A warm, generous spirit of affection and insurrection washes over Guillermo del Toro’s “The Shape of Water,” a Cold War-era fairy tale that submerges you in the fantastical realm of the director’s Technicolor imagination only to swell into a watery allegory for today.

It is, one suspects, the monster movie Del Toro was born to make. Lushly composed and vividly realized, “The Shape of Water” is lovingly designed to send you floating out to sea on a bed of enchantment and acceptance. If that sounds a little much, that’s true, too, of “The Shape of Water.” It’s an exceedingly dreamy movie so intoxicated with itself that it’s sometimes easier to admire Del Toro’s classically composed film than to genuinely swoon for it.

With shades of “Beauty and the Beast,” “The Shape of Water” is about a love between a mute cleaning lady, Eliza (Sally Hawkins), and a merman (Doug Jones) who has been captured from the Amazon and hauled back to 1962 Baltimore by a cattle prod-wielding military man named Stickland (Michael Shannon). At a secret government laboratory where Eliza and her talkative friend Zelda (Octavia Spencer) mop up blood, the amphibious man is studied and tortured but mostly kept chained in a murky pool so he can’t be taken by the Russians.

Eliza lives - and this is one of those touches a little too on-the-nose - above a grand movie palace where business is drying up. Her friend and neighbor is a gay, out-of-work artist named Giles (Richard Jenkins), who draws wholesome pictures of nuclear American families for an advertising company he used to work for. It’s his voice, in the movie’s glowing opening, that introduces the tale of “the princess without voice.”

We later learn that Eliza is an orphan whose throat was thrashed as a baby, and who was found in a river. So she has a kind of affinity for water, and, after setting an egg timer for precision, masturbates in an overflowing tub. Her courtship with the merman begins with an egg, too, only with the crackle of an opened hardboiled, which she sets out for the creature.
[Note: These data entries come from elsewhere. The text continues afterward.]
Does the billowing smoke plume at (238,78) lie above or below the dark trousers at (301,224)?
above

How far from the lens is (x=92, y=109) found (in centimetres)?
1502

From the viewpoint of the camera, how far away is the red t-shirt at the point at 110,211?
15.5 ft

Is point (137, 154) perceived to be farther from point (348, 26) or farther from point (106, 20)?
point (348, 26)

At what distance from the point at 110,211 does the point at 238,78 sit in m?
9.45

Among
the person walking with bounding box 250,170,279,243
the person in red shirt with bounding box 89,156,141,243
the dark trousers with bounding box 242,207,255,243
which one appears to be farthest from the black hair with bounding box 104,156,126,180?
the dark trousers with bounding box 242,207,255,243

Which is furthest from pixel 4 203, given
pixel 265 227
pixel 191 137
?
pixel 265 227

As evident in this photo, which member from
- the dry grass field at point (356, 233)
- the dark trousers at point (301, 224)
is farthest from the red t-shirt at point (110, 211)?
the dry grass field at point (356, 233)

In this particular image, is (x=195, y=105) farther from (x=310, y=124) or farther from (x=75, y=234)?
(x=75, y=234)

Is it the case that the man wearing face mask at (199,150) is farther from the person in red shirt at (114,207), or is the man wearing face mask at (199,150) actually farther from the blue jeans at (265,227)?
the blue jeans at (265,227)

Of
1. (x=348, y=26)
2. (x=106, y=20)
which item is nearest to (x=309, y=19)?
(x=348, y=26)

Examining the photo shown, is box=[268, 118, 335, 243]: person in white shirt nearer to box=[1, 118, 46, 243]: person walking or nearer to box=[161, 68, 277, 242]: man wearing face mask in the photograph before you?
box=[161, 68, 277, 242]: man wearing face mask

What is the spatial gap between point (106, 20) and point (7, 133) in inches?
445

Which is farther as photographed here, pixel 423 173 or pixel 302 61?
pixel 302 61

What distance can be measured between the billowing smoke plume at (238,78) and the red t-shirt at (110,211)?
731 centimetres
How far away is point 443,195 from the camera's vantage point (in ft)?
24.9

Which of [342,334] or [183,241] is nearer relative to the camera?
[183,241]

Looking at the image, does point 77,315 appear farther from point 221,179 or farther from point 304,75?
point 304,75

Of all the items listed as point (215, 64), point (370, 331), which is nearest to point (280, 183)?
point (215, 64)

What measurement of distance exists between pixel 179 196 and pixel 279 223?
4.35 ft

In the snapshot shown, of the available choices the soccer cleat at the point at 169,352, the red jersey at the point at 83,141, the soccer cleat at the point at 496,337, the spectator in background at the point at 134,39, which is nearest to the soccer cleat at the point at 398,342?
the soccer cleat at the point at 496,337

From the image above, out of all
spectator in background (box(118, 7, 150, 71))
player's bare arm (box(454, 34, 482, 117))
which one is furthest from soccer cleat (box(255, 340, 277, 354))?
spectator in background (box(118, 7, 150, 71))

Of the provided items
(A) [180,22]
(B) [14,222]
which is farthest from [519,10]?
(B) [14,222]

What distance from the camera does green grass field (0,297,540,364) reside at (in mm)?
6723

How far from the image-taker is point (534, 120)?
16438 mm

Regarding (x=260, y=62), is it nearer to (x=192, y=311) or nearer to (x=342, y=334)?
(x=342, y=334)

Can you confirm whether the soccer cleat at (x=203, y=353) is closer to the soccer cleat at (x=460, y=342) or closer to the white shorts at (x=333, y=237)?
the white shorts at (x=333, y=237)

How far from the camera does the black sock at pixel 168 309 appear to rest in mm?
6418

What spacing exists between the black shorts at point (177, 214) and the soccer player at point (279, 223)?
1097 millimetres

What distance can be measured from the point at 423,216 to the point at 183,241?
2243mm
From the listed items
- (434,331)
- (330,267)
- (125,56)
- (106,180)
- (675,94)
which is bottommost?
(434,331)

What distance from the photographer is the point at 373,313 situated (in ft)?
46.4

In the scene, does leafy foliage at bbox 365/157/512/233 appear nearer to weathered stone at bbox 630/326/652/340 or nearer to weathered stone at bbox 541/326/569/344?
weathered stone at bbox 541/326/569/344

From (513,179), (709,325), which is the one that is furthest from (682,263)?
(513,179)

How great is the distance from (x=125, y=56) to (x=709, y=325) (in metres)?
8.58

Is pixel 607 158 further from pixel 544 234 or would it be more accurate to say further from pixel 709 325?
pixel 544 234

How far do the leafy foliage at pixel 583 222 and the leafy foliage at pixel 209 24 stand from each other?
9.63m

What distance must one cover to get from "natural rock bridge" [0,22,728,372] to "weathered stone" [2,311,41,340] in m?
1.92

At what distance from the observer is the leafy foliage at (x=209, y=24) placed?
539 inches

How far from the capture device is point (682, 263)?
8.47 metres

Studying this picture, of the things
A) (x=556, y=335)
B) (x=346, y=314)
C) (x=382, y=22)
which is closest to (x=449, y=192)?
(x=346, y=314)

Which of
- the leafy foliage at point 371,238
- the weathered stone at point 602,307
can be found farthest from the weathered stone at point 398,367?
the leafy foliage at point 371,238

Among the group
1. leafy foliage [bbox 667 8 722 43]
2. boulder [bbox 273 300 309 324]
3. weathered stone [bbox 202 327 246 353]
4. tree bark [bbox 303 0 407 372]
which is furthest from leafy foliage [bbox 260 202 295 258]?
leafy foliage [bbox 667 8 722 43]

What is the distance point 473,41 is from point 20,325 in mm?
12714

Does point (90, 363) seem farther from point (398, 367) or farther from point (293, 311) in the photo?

Del Toro’s fables may be sweet, but they aren’t tame. (His latest is most connected in spirit with his wartime fantasy “Pan’s Labyrinth,” set in Franco-era Spain.) One of the best things about “The Shape of Water” is that it’s a fairy tale that not only doesn’t hide from sexuality, but fully embraces it.

Eliza, Giles and Zelda are all second-class citizens, at best, in the world of “The Shape of Water,” but they - along with a rogue Russian spy (Michael Stuhlbarg) - will plot what amounts to an uprising. Del Toro’s movie dream is one where outsiders of any kind struggle to free themselves from the chains of supposed “decency.” The film’s rousing call-to-action is a silent one, signed by Eliza but with her words captioned across the center of the screen: “If we do nothing, neither are we.”